Duas informações me causaram espécie esta semana. A primeira denuncia que ministros do Supremo Tribunal Federal, notadamente Alexandre de Moraes, teriam dado generosos pitacos no texto final da Lei da Dosimetria, a tal que reduz a pena de todos os condenados pela patacoada selvagem da Praça dos Três Poderes em 8 de janeiro de 2023, inclusive do ex-presidente Jair Bolsonaro. Ainda mais impactante, a segunda revela que Moraes suspendeu os efeitos da norma aprovada por deputados e senadores apenas como forma de garantir a segurança jurídica à aplicação da nova lei.

Ou seja, conforme as notícias, para evitar novos desgastes com o Congresso, Moraes teria optado pela cautela e barrou temporariamente a eficácia da lei, de modo a evitar futura revisão após o liberou geral de presos por golpe contra a democracia. Embora careçam de confirmação, os dois informes são assustadores por duas razões mais do que óbvias. A primeira é que, confirmadas as excrescências, a tendência é que o pleno do STF ratifique a personalíssima lei. A segunda será a perda total de credibilidade da Corte Suprema perante o jurisdicionado, isto é, a sociedade.

Faço parte da lista de milhões de brasileiros que acreditaram na seriedade do julgamento da Primeira Turma.

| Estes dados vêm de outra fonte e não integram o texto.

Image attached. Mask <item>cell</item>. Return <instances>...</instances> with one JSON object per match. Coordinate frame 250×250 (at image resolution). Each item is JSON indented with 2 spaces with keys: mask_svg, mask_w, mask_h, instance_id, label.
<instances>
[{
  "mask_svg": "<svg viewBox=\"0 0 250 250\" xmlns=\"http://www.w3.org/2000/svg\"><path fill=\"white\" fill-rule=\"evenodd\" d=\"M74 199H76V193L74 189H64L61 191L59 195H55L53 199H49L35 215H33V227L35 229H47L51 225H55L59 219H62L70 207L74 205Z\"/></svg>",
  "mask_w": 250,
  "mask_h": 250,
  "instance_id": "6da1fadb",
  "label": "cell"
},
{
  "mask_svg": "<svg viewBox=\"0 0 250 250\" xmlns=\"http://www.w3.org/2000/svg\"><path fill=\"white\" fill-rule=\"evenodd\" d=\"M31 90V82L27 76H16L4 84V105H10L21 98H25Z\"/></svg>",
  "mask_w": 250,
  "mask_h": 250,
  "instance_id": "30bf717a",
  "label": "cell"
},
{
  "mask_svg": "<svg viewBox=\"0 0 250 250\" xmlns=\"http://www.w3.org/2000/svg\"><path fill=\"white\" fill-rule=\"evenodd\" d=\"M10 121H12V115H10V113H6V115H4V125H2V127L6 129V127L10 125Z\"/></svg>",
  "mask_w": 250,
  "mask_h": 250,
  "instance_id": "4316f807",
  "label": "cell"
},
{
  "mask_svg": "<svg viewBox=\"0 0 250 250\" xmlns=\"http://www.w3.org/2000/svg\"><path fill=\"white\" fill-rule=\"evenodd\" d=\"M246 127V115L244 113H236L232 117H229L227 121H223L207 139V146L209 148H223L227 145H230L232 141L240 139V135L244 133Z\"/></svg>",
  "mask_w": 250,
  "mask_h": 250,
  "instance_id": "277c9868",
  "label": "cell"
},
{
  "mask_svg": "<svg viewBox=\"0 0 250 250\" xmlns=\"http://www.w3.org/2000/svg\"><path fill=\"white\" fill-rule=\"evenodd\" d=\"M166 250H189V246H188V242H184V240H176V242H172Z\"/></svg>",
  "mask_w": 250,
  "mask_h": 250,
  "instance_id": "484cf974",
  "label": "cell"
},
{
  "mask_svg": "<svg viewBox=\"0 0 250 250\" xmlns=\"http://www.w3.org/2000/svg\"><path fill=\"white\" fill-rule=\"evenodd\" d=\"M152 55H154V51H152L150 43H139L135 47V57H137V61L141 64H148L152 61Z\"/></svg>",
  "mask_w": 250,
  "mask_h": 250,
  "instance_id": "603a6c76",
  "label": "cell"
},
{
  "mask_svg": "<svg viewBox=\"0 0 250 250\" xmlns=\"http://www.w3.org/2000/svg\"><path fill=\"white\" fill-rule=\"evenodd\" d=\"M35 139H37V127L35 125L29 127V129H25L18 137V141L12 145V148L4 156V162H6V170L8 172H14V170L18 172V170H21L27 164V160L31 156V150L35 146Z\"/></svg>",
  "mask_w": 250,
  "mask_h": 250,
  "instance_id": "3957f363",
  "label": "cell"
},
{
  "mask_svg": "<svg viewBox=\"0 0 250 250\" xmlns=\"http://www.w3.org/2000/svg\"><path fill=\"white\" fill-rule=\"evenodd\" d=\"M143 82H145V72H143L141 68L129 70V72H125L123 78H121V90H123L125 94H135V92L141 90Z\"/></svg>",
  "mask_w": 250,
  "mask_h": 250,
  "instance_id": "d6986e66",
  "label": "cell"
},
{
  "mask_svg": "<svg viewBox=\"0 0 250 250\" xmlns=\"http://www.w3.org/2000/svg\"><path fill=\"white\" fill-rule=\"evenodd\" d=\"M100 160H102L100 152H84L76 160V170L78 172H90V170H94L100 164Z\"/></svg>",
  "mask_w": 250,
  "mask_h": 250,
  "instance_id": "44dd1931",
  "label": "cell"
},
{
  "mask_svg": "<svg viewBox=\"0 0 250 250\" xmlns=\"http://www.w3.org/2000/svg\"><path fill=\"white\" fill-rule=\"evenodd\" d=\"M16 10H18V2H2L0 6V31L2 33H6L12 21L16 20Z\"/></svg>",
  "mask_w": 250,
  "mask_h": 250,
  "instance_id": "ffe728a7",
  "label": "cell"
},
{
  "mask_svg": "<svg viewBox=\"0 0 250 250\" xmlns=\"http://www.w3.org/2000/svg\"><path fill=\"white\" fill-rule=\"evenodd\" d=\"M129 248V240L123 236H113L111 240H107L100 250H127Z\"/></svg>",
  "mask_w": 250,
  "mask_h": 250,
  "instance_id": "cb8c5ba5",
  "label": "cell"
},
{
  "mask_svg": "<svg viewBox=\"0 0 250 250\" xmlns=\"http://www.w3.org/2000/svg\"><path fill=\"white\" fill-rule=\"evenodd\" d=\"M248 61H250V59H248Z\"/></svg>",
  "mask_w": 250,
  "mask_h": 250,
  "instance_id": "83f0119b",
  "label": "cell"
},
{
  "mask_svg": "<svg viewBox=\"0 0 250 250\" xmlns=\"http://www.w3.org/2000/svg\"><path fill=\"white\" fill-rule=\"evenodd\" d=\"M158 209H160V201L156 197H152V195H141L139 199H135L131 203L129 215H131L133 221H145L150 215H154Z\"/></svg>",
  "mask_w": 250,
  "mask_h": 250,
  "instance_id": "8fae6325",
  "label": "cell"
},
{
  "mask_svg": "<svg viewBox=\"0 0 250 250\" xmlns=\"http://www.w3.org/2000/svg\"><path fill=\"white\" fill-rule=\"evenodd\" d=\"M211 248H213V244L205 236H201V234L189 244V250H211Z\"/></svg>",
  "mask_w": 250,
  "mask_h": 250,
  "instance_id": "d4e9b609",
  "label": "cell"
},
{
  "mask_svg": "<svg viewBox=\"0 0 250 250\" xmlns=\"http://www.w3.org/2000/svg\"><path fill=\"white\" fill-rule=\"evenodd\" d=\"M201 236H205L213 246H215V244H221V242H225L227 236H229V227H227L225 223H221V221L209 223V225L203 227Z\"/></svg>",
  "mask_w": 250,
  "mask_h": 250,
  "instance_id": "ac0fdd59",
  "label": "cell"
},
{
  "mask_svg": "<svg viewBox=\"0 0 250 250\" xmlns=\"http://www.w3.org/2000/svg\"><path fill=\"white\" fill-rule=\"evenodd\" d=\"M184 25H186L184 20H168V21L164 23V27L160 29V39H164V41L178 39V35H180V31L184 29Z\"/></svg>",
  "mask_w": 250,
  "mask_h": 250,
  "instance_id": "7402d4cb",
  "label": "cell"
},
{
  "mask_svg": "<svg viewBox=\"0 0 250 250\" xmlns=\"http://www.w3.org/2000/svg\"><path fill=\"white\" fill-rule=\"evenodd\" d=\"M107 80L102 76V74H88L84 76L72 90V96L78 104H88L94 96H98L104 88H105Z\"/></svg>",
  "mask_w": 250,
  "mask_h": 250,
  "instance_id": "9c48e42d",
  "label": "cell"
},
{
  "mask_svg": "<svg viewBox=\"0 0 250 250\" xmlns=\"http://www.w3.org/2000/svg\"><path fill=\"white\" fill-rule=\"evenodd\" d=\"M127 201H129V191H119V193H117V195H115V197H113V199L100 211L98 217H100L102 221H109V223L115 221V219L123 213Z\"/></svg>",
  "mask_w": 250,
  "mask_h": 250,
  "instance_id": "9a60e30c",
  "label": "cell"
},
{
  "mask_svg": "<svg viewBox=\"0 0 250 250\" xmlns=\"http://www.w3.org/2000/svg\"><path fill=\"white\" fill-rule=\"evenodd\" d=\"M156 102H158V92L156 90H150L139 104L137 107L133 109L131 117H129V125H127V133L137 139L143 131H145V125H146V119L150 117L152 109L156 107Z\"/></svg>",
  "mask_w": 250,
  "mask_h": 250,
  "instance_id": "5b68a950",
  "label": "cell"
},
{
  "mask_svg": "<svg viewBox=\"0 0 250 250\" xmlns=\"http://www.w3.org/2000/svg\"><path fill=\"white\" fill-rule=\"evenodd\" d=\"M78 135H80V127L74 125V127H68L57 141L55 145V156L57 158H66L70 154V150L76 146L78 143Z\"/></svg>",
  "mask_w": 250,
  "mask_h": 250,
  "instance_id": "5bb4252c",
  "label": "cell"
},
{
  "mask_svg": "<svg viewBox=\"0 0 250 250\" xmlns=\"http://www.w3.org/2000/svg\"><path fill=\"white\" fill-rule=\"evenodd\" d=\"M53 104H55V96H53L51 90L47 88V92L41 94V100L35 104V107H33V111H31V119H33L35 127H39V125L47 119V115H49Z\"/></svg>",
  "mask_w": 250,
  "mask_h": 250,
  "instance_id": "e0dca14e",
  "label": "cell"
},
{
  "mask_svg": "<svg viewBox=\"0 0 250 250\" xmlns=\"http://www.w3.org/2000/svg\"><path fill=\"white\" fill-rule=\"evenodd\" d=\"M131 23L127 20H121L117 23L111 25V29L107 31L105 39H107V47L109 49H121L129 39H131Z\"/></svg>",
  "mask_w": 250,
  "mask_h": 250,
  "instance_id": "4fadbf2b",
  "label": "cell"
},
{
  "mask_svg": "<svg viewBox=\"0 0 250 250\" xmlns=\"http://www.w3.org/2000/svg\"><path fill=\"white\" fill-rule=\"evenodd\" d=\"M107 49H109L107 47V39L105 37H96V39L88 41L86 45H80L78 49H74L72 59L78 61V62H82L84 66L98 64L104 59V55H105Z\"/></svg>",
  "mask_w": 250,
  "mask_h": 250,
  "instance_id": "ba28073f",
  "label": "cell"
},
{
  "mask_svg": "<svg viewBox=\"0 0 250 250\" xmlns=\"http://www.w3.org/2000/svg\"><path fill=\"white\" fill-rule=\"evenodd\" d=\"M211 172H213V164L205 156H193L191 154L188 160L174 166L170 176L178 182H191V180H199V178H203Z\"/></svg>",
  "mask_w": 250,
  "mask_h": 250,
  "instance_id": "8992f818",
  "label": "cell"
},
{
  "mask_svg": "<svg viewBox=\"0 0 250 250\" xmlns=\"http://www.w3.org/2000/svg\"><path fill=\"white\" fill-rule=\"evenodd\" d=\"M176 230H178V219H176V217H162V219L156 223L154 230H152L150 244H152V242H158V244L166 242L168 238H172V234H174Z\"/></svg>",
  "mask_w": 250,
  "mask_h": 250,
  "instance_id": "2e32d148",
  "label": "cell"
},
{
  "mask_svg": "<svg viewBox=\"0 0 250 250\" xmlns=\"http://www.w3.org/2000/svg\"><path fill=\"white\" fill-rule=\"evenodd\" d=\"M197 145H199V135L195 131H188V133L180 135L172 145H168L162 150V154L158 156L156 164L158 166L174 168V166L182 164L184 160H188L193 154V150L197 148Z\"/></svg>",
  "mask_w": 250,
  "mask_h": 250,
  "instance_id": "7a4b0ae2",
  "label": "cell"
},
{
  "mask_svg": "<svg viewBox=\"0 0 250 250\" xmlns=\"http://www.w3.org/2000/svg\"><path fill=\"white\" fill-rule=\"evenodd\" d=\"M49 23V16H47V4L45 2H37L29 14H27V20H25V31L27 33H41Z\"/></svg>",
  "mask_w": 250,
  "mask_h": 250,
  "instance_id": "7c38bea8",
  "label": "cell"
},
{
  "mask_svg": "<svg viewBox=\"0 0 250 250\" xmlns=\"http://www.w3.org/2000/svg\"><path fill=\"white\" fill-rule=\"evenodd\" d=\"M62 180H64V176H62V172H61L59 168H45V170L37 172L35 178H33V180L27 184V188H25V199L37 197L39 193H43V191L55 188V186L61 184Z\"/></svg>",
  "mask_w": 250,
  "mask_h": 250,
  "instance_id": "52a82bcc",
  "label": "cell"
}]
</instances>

Por essa razão, continuo não imaginando que, embora longe da adjetivação de deuses, os ministros admitem confundir isso com aquilo, muito menos aquilo com isso. A se confirmar o que tem sido dito e até agora sem contestação por parte dos representantes do STF, ficará claro que, mais do que condenar com o fígado, as excelências de toga brincaram com a verdade. Nesse caso, confirmada a fantasmagórica notícia, o melhor caminho é sugerir que, a exemplo do que já deveria ter sido feito com o Congresso, a Polícia Federal cerre as portas do STF e jogue a chave fora.

Como normalmente as excelências de toga não se reconhecem como seres humanos que falham, será difícil evitar que os brasileiros que prezam pela verdade os coloquem na mesma prateleira suja dos políticos, a maioria craque no desrespeito, na malversação e na falta de lisura em suas ações e decisões. Entre os que falaram sobre o tema, o senador Flávio Bolsonaro afirmou publicamente que Alexandre de Moraes escreveu o texto do projeto de lei aprovado pelos congressistas. Não lembro de ter visto uma única reação do ministro acusado. Para quem não se lembra, mesmo consideradas cavalares (e foram), as penas impostas aos golpistas condenados foram aprovadas pela quase totalidade da Primeira Turma do tribunal.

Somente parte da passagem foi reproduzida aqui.